*What the task asks:*
Leaving every picture out, please return exactly the lines from the top of the material below through the line with "The front view", both included.

Given material Block Start

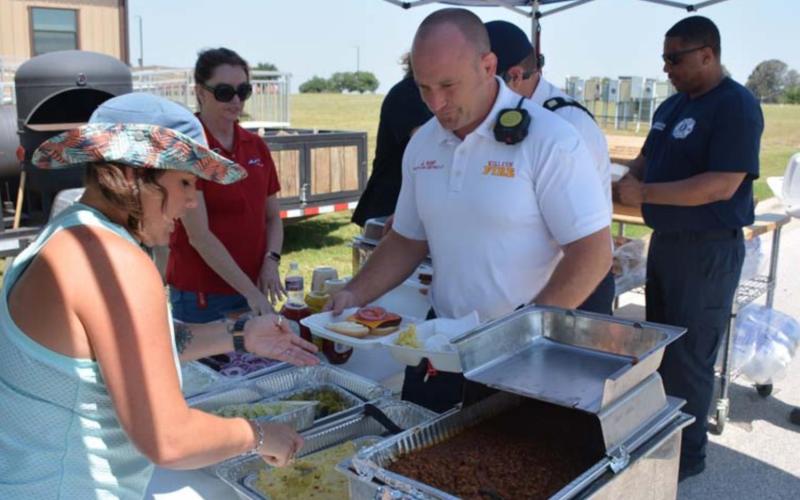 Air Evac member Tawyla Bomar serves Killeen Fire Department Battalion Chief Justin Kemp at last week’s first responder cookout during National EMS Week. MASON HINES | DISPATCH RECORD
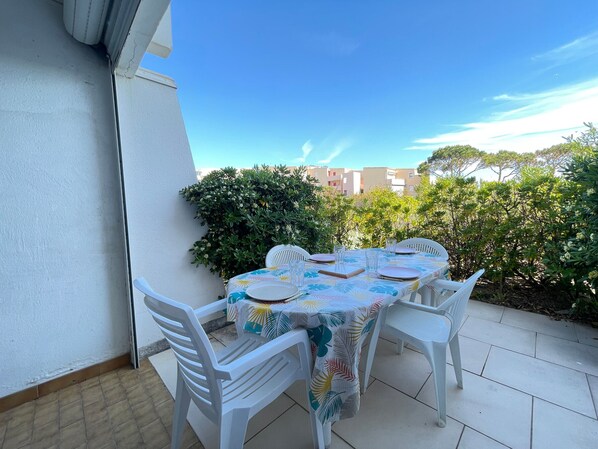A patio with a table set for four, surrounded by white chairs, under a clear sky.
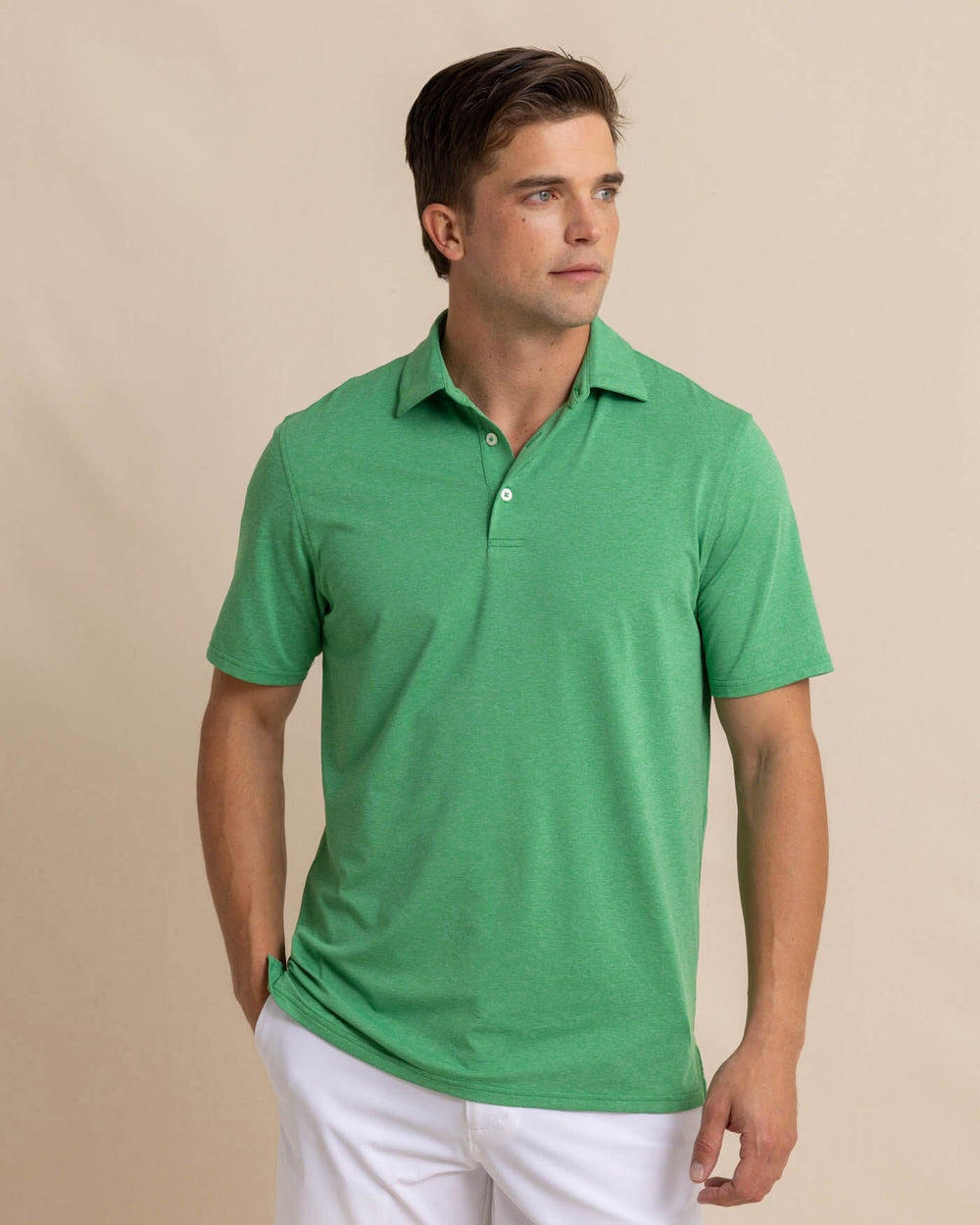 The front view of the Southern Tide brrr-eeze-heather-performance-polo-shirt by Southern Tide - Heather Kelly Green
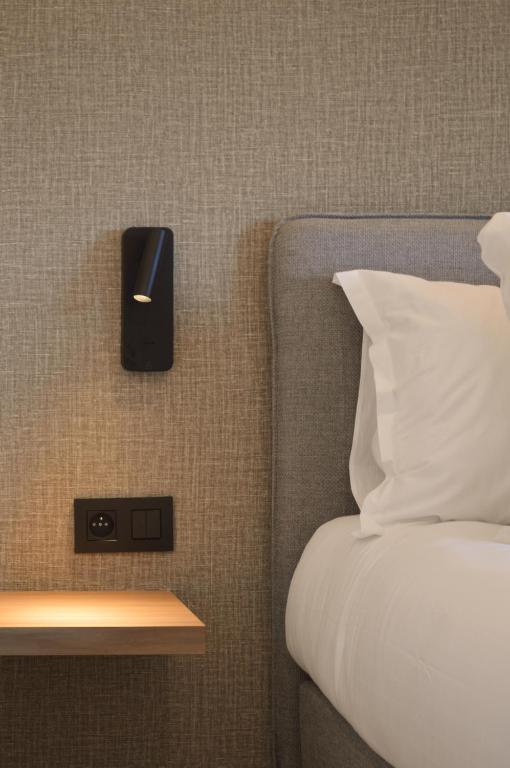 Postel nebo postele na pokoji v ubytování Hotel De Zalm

Given material Block End

*Written reply:*
 Air Evac member Tawyla Bomar serves Killeen Fire Department Battalion Chief Justin Kemp at last week’s first responder cookout during National EMS Week. MASON HINES | DISPATCH RECORD
A patio with a table set for four, surrounded by white chairs, under a clear sky.
 The front view of the Southern Tide brrr-eeze-heather-performance-polo-shirt by Southern Tide - Heather Kelly Green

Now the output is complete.